The book sold 20,000 copies in the first two months, immediately securing Wilson’s position amongst the “Angry Young Men” of British literature, alongside the likes of Kingsley Amis and John Osborne.

“It seemed to me at the time,” Wilson said on the 50th anniversary of its publication,  “one of the most important books ever written, and fifty years later it still seems one of the most important books I’ve ever written.”

Remembering Outsider Colin Wilson

Wilson analyses the works and lives of various authors and artists, including Albert Camus, Jean-Paul Sartre, Ernest Hemingway, H.G. Wells, Franz Kafka, T.S. Eliot, Hermann Hesse, Rainer Rilke, T.E. Lawrence, and Vincent Van Gogh.

”It struck me,” Wilson wrote in his notebook two years before he wrote the book, “that I was in the position of so many of my favourite characters in fiction: Dostoevsky’s Raskolnikov, Camus’ Meursault, Rilke’s Malte Laurids Brigge — alone in my room, feeling totally cut off from the rest of society. It was not a position I relished. Yet an inner compulsion had forced me into this position of isolation. I began writing about it in my journal. And then, quite suddenly, I saw that I had the makings of a book. I turned to the back of my journal and wrote at the head of the page: ‘Notes for a book The Outsider in Literature’…”

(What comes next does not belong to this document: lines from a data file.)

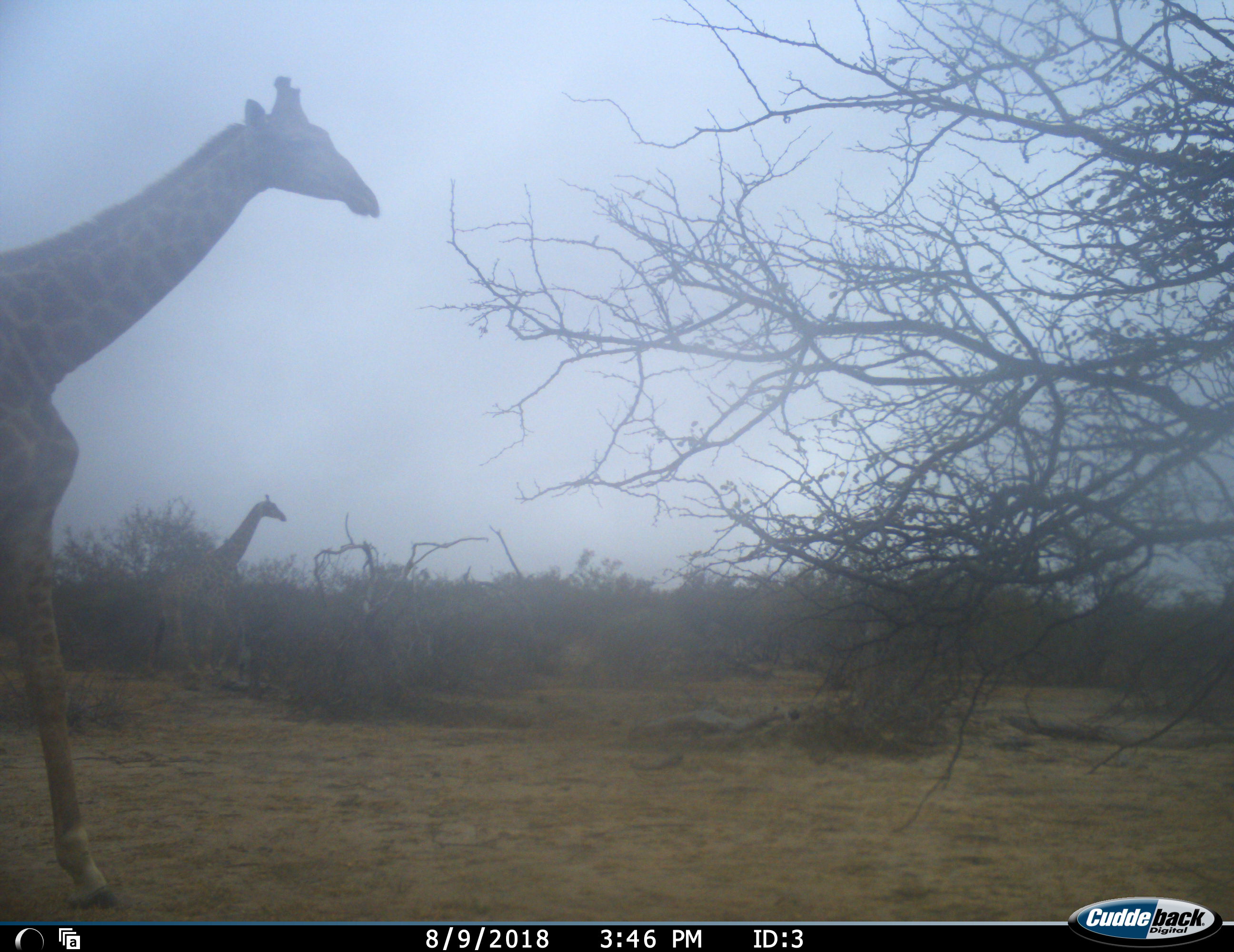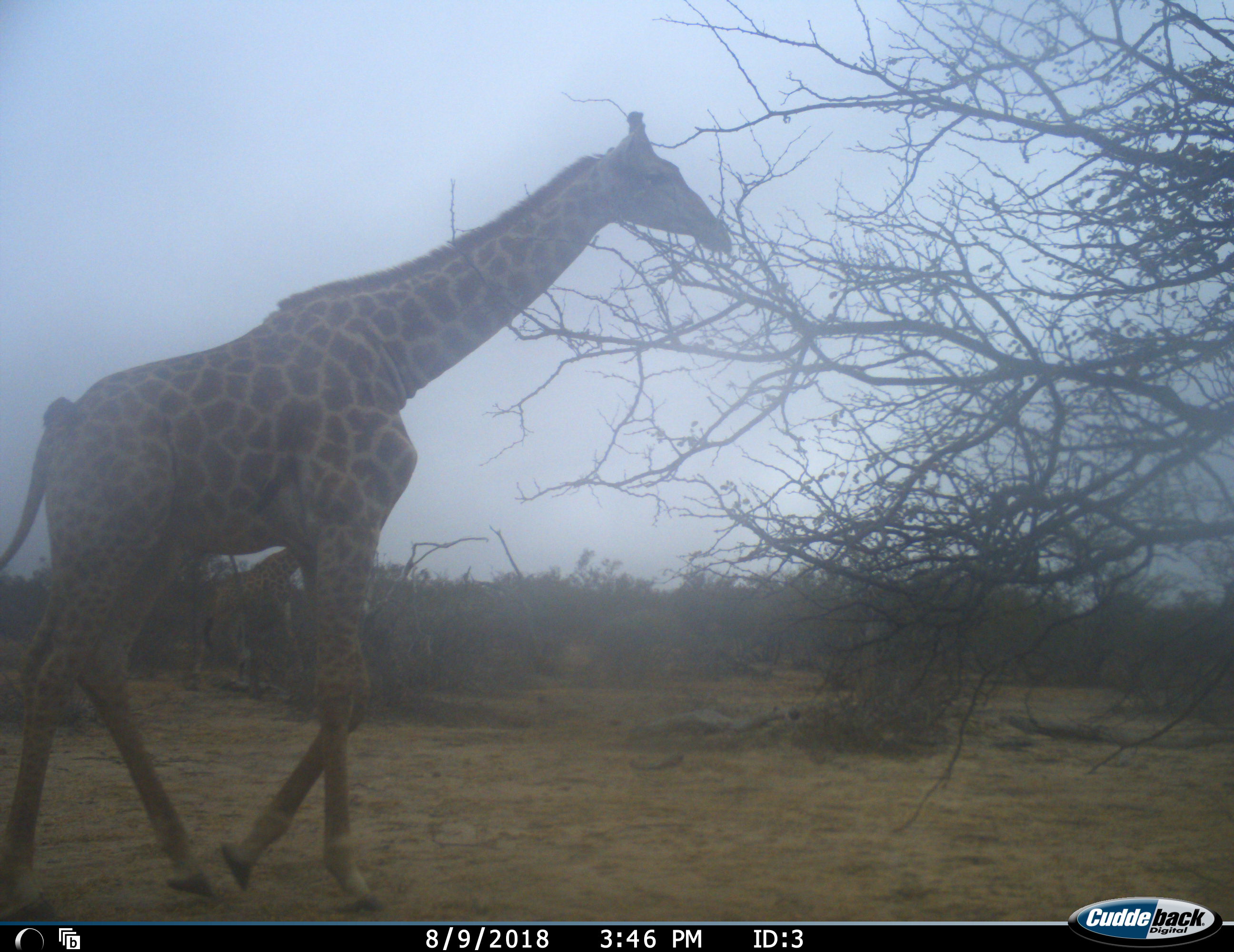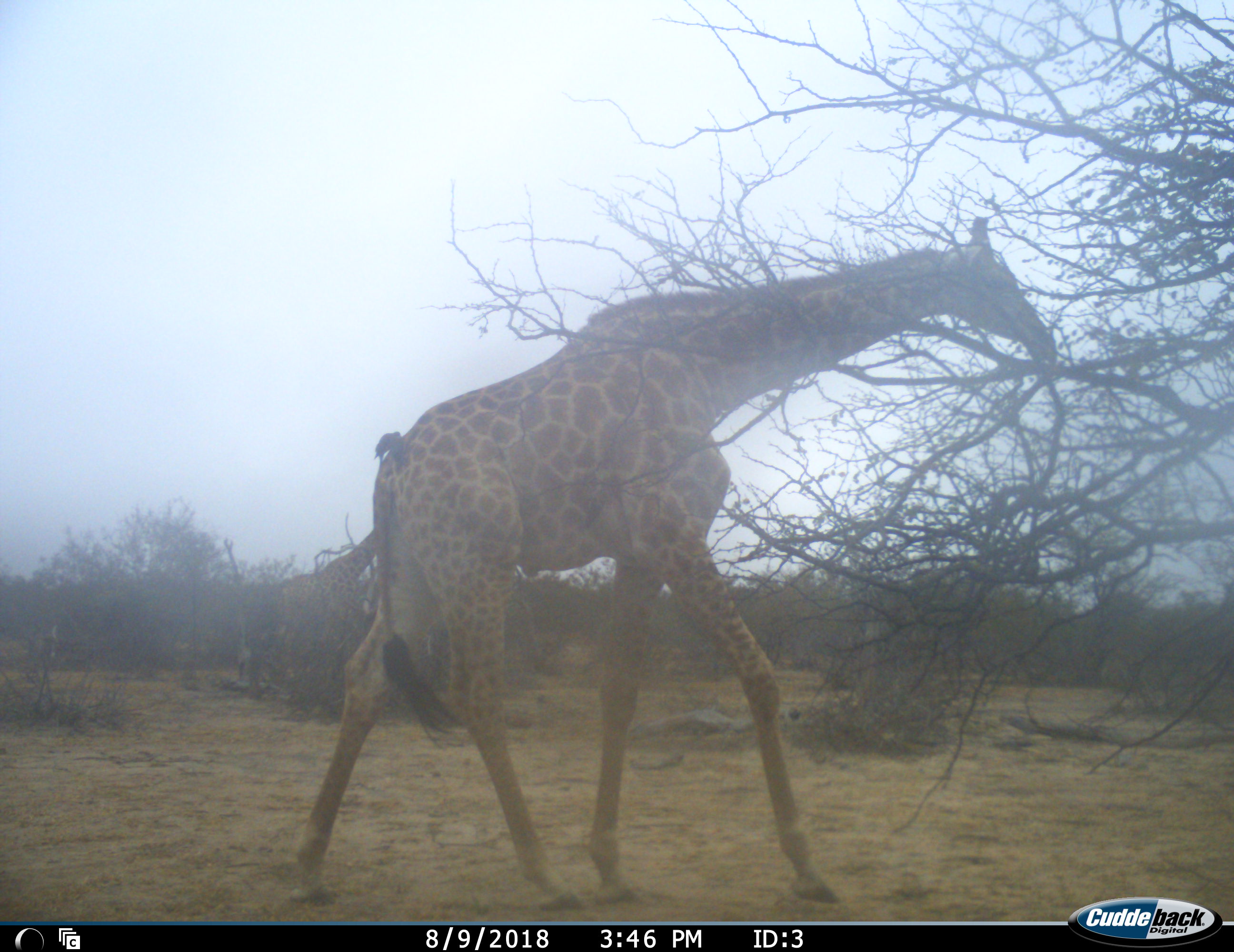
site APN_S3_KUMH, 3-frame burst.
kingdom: Animalia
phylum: Chordata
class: Mammalia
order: Artiodactyla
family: Giraffidae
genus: Giraffa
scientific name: Giraffa camelopardalis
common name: giraffe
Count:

Remembering Outsider Colin Wilson

Following the immediate success of ‘The Outsider,’ Wilson wrote more than 150 books in a variety of genres — serial killers, alien abductions, criminology and the occult. His science fiction novels such as ‘The Spider World’ trilogy and ’The Space Vampires’ gave him a loyal cult following.

But he never achieved the same success as he did with ‘The Outsider’ and literary critics never let him forget it. Wilson often spoke of “the tremendous backlash, and the attacks on me which I found pretty hard going.”